Various semiconductor devices such as microcomputers, memories, and gate arrays are provided in many electric products, for example, personal computers and workstations. In most cases, semiconductor devices include input/output pins for external data transmission and an output circuit for outputting data. For example, the output circuit has output buffers and drivers.
When semiconductor devices are provided in electric products, their input/output pins are connected to corresponding transmission lines such as wires on a board. Internal data from a semiconductor device is provided to another semiconductor device through transmission lines that form an interface. In order for output data of a semiconductor device to be properly transmitted through transmission lines, impedance between input/output lines and transmission lines should be matched.
As operation speeds of electric products increase, a swing width of a signal interface between semiconductor devices decreases. This allows a delay time to be reduced at signal transmission. However, as the swing width of a transmitted signal decreases, the semiconductor device may be affected by external noise and reflection of an output signal due to an impedance mismatch at the interface. Impedance mismatch is caused by external noise or by power supply voltage, temperature and process variations. If an impedance mismatch exists, it may be difficult to transmit data at a high speed, and data from a semiconductor device may be distorted. Thus, in a case where a semiconductor device receives distorted data, problems can be caused by a setup/hold fail or erroneous judgment of received data.

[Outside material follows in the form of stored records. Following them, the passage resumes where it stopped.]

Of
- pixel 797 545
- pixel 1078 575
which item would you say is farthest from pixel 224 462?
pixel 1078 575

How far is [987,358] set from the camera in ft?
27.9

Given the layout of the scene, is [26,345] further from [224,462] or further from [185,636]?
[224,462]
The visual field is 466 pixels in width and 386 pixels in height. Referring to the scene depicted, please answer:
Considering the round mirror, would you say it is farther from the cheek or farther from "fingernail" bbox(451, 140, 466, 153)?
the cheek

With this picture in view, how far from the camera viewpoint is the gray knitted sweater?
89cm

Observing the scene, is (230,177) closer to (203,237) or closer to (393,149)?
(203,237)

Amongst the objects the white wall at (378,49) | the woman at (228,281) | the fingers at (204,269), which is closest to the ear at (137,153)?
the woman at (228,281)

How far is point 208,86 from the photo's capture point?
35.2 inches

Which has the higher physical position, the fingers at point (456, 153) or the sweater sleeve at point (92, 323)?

Conventional semiconductor memory devices have adopted impedance correcting techniques for matching impedance with other devices. For example, in an HSTL (high speed transceiver logic) interface, a technique is used for controlling impedance so as to have a desired output impedance value within several tens ohms using one extra pin. In such a semiconductor device, however, it is difficult to obtain an output impedance equal to a designed value due to power supply voltage, temperature, and process variations.
To overcome the aforementioned problems, generally, a trimming circuit having a metal, bonding or fuse operation is provided in a semiconductor device. Impedance matching is accomplished by adjusting a reference voltage for impedance matching and a resistance value range using the trimming circuit. This technique is called a programmable impedance control function. However, this technique may require considerable test time and/or an additional process for adjusting impedance. The above problems are limiting factors in decreasing fabrication cost.